Description
Q1 [40 points] Collecting and visualizing The Movie DB (TMDb) data
Q1.1 [25 points] Collecting Movie Data
You will use “The Movie DB” API to: (1) download data about movies and (2) for each movie, download its 5
similar movies.
You will write some Python 3 code (not Python 2.x) in script.py in this question. You will need an API key to
use the TMDb data. Your API key will be an input to script.py so that we can run your code with our own API
key to check the results. Running the following command should generate the CSV files specified in part b and
part c:
python3 script.py
Please refer to this tutorial to learn how to parse command line arguments. Please DO NOT leave your API key
written in the code.
Note: The Python Standard Library and the requests library are allowed. Python wrappers (or modules) for the
TMDb API may NOT be used for this assignment. Pandas also may NOT be used we are aware that it is a
useful library to learn. However, to make grading more manageable and to enable our TAs to provide better,
more consistent support to our students, we have decided to restrict the libraries to the more “essential” ones
mentioned above.
a. How to use TheMovieDB API:
● Create a TMDb account and request for an API key https://www.themoviedb.org/account/signup.

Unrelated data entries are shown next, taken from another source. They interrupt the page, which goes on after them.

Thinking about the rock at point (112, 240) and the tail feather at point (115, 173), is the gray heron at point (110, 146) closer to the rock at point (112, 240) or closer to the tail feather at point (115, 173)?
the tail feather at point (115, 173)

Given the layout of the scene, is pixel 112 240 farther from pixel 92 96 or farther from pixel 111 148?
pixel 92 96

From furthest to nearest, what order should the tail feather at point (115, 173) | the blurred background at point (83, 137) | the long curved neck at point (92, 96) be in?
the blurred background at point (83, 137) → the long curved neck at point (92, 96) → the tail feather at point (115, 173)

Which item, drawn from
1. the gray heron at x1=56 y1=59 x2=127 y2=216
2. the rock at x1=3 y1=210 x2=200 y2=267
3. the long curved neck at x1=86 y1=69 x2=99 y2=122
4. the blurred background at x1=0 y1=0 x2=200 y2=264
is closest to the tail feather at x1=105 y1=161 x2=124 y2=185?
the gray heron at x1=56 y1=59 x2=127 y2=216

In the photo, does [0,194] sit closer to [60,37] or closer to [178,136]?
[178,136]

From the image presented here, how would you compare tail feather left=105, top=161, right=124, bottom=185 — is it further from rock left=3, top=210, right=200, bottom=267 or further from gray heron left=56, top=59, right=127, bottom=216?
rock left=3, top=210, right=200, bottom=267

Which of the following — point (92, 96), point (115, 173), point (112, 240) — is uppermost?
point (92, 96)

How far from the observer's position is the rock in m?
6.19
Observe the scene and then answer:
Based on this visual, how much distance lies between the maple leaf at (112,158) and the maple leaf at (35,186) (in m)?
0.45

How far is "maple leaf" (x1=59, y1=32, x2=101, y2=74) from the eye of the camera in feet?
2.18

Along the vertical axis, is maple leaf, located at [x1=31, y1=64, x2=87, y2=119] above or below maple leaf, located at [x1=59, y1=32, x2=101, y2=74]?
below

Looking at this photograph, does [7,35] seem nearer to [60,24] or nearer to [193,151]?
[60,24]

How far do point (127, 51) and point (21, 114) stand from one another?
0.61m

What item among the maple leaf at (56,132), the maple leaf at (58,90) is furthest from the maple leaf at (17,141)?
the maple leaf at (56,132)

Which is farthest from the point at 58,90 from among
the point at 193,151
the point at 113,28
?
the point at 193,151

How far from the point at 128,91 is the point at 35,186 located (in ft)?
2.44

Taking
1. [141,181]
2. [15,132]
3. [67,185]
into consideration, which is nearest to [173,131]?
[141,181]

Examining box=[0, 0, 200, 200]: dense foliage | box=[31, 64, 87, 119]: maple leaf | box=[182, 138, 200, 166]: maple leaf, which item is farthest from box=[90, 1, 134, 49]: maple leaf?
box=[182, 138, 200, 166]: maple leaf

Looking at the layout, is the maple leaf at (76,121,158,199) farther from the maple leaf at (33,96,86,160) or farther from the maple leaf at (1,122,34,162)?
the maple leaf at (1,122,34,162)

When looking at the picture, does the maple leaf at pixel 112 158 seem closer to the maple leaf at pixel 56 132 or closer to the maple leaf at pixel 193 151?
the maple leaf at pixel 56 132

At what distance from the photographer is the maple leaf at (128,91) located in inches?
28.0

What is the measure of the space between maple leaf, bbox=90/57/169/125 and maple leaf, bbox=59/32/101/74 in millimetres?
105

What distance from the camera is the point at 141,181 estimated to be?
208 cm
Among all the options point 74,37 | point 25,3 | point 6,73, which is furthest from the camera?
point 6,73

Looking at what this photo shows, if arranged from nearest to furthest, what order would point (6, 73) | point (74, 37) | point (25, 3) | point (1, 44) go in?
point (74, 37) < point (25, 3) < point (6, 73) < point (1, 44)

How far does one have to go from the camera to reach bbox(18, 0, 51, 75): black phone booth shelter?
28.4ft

Refer to this document for detailed instructions.
● Refer to the API documentation https://developers.themoviedb.org/3/gettingstarted/introduction , as
you work on this question.
Note:
The API allows you to make 40 requests every 10 seconds. Set appropriate timeout intervals in
your code while making requests. We recommend you think about how much time your script will run
for when solving this question, so you will complete it on time.
The API endpoint may return different results for the same request.
b. [10 points] Search for movies in the “Comedy” genre released in the year 2000 or later. Retrieve the 300 most
popular movies in this genre. The movies should be sorted from most popular to least popular. Hint: Sorting
based on popularity can be done in the API call.
● Documentation for retrieving movies: https://developers.themoviedb.org/3/discover/moviediscover https://developers.themoviedb.org/3/genres/getmovielist
● Save the results in movie_ID_name.csv.
Each line in the file should describe one movie, in the following format NO space after comma, and do
not include any column headers:
movieID,moviename
For example, a line in the file could look like:
353486,Jumanji: Welcome to the Jungle
Note:
You may need to make multiple API calls to retrieve all 300 movies. For example, the results may
be returned in “pages,” so you may need to retrieve them page by page.
Please use the “primary_release_date” parameter instead of the “release_date” parameter in the
API when retrieving movies released in the year 2000 or later. The “release_date” parameter will
incorrectly return a movie if any of its release dates fall within the years listed.
c. [15 points] For each of the 300 movies, use the API to find its 5 similar movies. If a movie has fewer than 5
similar movies, the API will return as many as it can find. Your code should be flexible to work with however
many movies the API returns.
● Documentation for obtaining similar movies: https://developers.themoviedb.org/3/movies/getsimilarmovies
● Save the results in movie_ID_sim_movie_ID.csv.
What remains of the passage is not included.